Minkler, a federal drug prosecutor for 20 years, took over as U.S. Attorney last year representing the Southern District of Indiana.
“Our resources are to go after the sources, and I think at least my studies have shown, we know where the prescription drugs come from,” he said.
Minkler said that’s doctors and pharmacists writing and filling too many prescriptions, some which end up on the black market, eventually leading to heroin use and now southern Indiana’s HIV epidemic.
“It got the attention at the highest levels of the Department of Justice,” Minkler said. “And so I’ve looked into it.
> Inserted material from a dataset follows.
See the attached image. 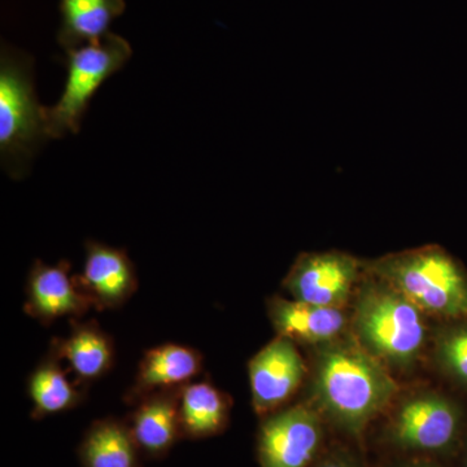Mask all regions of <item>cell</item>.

We have to take ownership of, at least in the United States Attorney’s Office, is demand reduction.”
Minkler has assigned an assistant U.S. attorney to work solely on the problem in conjunction with three full-time agents at the Drug Enforcement Administration.
An analysis by the Centers for Disease Control and Prevention found in Indiana 109 painkiller prescriptions written for every 100 people in 2012. The nationwide average was 82 prescriptions.
“I was very surprised,” Minkler said. “I was not aware of the stats that show how often pain killers are prescribed in this state versus the rest of the country.”
Federal agents will be tracking the number of prescriptions Indiana doctors hand out and how many pharmacies fill.
Minkler said there aren’t any specific doctors or pharmacists on the radar of federal investigators yet, adding that they’re “looking into that.”
Since 2009, the Indiana Attorney General’s Office has requested the licenses of 23 Indiana doctors be suspended for over-prescribing.
Federal prosecutors have a wider scope in their ability to arrest and investigate across state lines.
Minkler’s approach is as much a warning as it is an opportunity. He’s meeting with local police to push a major education initiative first to get doctors and pharmacists on board.
“If you won’t, if you ignore it, if you continue to over-prescribe,” he said. “Yeah, then we look to fines and if that doesn’t do it, criminal prosecution.”
Minkler said he hopes to see initial results in six to seven months.